**DOKUMENT:**
---+---
Das 9. Kantonalturnfest beider Basel in Riehen

Kurt Schaubhut

Die Bezeichnung «Fest» hat heute in Anbetracht der Vielzahl von Anlässen, für die es in Anwendung gebracht wird, nicht mehr den Wert und Inhalt, den es einmal besass. Nur noch verhältnismässig wenige Veranstaltungen sind es, bei denen dieses Wort zu seiner tieferen und eigentlichen Bedeutung gelangt, wo es über den Alltag hinaushebt, wo eine festliche Atmosphäre spürbar wird und neben den feierlichen, erhebenden Akzenten die Verbundenheit innewohnt und ein natürlicher Frohsinn sichtbar wird.
---+---
**AUFGABEN:**
[a] Prüfe, ob die folgenden Aussagen mit dem Text zum Kantonalturnfest übereinstimmen, und belege jede Antwort mit ja oder nein sowie dem entscheidenden Wortlaut aus dem Text: (i) Das Wort «Fest» hat heute noch denselben Wert wie früher. (ii) Nur verhältnismässig wenige Veranstaltungen lassen das Wort zu seiner eigentlichen Bedeutung gelangen. (iii) Bei solchen Anlässen wird ein natürlicher Frohsinn sichtbar.
[b] Führe den Text zum Kantonalturnfest im Anschluss an seinen letzten Satz weiter.

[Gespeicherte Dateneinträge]
---+---
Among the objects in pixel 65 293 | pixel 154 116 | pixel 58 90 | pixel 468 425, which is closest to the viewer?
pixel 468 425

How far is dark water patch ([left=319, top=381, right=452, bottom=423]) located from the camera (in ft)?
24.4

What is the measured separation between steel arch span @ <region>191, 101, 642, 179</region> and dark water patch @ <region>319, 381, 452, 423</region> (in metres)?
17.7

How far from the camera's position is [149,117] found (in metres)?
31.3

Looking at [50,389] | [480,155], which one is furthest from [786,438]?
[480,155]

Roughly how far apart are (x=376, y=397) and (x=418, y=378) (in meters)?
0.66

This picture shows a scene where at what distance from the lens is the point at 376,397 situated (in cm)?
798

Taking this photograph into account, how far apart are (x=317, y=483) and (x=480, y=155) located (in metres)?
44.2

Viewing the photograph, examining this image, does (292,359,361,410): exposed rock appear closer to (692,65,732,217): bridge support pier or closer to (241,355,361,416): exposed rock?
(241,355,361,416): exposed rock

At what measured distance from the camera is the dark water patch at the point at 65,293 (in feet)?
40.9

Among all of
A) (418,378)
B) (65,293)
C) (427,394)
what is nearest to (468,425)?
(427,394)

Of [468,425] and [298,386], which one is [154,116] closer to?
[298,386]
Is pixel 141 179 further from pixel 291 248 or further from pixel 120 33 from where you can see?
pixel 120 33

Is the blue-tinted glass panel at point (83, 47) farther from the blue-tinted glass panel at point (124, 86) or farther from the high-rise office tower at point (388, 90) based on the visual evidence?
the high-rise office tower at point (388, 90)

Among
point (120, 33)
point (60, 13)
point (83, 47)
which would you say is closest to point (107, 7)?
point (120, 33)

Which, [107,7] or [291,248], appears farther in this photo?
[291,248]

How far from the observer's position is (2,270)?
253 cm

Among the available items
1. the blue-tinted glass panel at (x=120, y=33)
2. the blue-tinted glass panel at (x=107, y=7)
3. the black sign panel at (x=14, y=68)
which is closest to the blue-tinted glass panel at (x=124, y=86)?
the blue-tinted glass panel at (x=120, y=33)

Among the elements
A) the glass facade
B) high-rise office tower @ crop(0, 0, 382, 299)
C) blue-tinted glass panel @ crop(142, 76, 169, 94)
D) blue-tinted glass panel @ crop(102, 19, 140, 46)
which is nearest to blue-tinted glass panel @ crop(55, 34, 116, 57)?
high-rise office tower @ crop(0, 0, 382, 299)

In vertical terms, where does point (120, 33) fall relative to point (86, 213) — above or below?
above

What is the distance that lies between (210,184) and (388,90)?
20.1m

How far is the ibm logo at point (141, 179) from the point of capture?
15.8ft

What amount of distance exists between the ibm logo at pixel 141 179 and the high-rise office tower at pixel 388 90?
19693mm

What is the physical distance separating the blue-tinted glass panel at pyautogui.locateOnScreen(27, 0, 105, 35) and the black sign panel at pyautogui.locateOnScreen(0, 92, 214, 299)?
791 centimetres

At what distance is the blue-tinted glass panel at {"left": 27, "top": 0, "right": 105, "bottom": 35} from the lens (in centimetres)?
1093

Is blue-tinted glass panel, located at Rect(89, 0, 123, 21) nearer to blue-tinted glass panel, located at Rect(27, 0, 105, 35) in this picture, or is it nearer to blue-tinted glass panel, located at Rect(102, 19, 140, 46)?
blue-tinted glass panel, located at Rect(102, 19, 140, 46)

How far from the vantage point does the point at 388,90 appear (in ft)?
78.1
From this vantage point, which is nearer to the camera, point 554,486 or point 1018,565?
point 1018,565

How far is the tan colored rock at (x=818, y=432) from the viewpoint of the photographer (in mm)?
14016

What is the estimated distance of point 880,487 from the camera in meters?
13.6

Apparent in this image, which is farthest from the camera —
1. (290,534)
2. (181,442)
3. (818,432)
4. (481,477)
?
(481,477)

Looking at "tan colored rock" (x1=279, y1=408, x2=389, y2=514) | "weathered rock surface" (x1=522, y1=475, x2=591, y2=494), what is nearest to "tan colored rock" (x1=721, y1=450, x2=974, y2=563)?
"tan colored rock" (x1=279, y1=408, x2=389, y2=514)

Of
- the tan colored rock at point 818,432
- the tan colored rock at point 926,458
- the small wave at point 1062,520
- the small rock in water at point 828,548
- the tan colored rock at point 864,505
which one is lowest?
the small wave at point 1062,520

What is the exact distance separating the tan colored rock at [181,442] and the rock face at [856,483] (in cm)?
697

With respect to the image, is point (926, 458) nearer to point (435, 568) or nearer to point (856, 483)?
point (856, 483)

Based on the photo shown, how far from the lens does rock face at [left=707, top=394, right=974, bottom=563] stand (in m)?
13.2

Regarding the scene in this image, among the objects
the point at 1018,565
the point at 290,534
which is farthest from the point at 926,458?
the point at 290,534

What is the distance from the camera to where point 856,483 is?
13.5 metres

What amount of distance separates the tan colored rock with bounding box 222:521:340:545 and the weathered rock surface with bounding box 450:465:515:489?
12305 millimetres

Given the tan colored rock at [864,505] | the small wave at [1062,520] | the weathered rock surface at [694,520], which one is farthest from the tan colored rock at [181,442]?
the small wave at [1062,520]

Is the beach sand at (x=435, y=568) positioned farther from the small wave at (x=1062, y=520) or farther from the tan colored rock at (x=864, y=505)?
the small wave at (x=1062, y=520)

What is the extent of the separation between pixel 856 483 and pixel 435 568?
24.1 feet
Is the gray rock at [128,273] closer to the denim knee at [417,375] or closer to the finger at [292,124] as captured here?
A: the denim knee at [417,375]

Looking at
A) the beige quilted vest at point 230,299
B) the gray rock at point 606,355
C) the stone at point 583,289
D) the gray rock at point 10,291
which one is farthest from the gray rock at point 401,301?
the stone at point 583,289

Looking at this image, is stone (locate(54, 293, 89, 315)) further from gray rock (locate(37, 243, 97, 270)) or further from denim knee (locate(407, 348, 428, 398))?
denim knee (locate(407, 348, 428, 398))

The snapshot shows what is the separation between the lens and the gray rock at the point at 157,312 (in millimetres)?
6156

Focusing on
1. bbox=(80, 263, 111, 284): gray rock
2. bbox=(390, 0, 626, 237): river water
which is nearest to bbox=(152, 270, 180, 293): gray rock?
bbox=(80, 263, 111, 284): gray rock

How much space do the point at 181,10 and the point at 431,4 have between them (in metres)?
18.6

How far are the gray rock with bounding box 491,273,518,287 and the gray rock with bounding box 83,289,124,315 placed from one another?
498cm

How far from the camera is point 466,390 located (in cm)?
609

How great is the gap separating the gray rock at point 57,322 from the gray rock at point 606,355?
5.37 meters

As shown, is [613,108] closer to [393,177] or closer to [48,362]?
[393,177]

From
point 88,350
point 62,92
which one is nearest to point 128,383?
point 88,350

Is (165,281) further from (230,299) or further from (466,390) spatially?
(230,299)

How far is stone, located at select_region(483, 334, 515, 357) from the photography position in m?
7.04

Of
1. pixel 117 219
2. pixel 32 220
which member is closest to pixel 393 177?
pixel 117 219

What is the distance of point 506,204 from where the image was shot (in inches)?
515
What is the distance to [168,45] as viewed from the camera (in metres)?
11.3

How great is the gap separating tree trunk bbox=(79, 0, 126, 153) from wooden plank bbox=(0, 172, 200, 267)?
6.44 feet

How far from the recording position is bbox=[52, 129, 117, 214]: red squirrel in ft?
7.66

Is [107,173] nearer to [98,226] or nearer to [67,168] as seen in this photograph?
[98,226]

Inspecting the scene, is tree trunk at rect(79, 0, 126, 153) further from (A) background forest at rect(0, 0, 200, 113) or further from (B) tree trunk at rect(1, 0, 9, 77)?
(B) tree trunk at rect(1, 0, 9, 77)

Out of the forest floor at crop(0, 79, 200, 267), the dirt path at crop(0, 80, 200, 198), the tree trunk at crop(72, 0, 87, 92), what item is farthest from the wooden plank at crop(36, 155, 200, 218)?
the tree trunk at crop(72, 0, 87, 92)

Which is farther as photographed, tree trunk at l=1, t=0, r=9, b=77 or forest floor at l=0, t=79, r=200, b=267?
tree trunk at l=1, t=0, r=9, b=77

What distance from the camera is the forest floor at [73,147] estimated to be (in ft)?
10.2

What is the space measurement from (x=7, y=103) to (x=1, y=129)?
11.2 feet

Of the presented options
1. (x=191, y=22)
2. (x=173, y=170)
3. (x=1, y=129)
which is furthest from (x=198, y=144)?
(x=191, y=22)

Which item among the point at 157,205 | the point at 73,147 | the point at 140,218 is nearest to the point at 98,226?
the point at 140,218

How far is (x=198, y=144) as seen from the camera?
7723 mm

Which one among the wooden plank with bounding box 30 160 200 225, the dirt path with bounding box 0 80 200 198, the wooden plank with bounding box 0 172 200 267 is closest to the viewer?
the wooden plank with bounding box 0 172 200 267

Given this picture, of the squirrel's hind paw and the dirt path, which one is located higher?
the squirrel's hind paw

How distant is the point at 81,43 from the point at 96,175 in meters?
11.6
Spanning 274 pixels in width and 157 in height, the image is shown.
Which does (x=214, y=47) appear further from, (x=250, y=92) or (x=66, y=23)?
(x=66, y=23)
---+---
**LÖSUNGEN:**
[a]
(i) Nein: „nicht mehr den Wert und Inhalt, den es einmal besass“
(ii) Ja: „Nur noch verhältnismässig wenige Veranstaltungen sind es, bei denen dieses Wort zu seiner tieferen und eigentlichen Bedeutung gelangt“
(iii) Ja: „ein natürlicher Frohsinn sichtbar wird“

[b]
Wohl die eindrücklichste Bestätigung, dass das 9. Kantonalturnfest beider Basel vom 14./15. und vom 20.—22. Juni 1975 in Riehen diesem Ausdruck gerecht wurde, war der Schlussakt dieses über zwei Wochenende dauernden Anlasses. Als über 1000 in blau gekleidete Turnerinnen ein Meer rhythmischer Bewegung voll Anmut und Beschwingtheit auf den grünen Rasenteppich der Grendelmatte zauberten und sich anschliessend die Turner mit ihren Fahnen mit den Reihen der Turnerinnen zu einem monumentalen Bild vereinten, gab es unter den Tausenden von Zuschauern kaum jemand, der sich dem überwältigenden Eindruck dieses faszinierenden Geschehens entziehen konnte. Worte vermögen nicht, diesen festlichen Höhepunkt zu fassen. Vielleicht waren die Tränen der Ergriffenheit, die man in vielen Augen glitzern sah, ein stiller, ungewollter Ausdruck dieser Empfindung.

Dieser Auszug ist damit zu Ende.